Als eines der ältesten soziokulturellen Zentren in Nordrhein-Westfalen verbindet der Bahnhof-Langendreer Kultur mit gesellschaftspolitischen Themen. Sein vielfältiges Programm umfasst Live-Musik mit Schwerpunkt auf Global Sounds, Jazz, Blues, Singer/Songwriter, Indie und Elektro-Pop.

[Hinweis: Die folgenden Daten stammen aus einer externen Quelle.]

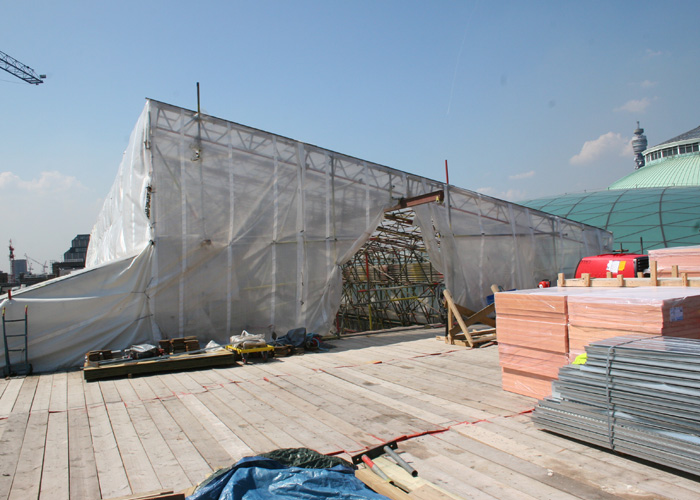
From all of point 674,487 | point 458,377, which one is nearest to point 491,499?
point 674,487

Darüber hinaus bietet das Kulturzentrum politisches Kabarett, anspruchsvolle Comedy, Theateraufführungen von lokalen und internationalen Gruppen sowie regelmäßige Lesungen und Diskussionen mit Autor*innen.
Das Kulturzentrum Bahnhof-Langendreer befindet sich im ehemaligen Empfangsgebäude des dortigen Bahnhofs, das von 1907 bis 1908 im modifizierten Jugendstil erbaut wurde. Ursprünglich als Ersatz für zwei alte Bahnhofsgebäude konzipiert, wurde der Bau 1984 aufgegeben. Dank einer engagierten Bürgerinitiative konnte der Abriss verhindert werden – seit 1986 steht das Gebäude unter Denkmalschutz. Heute ist es eine Sehenswürdigkeit und gefeierte Veranstaltungsstätte auf der Route der Industriekultur.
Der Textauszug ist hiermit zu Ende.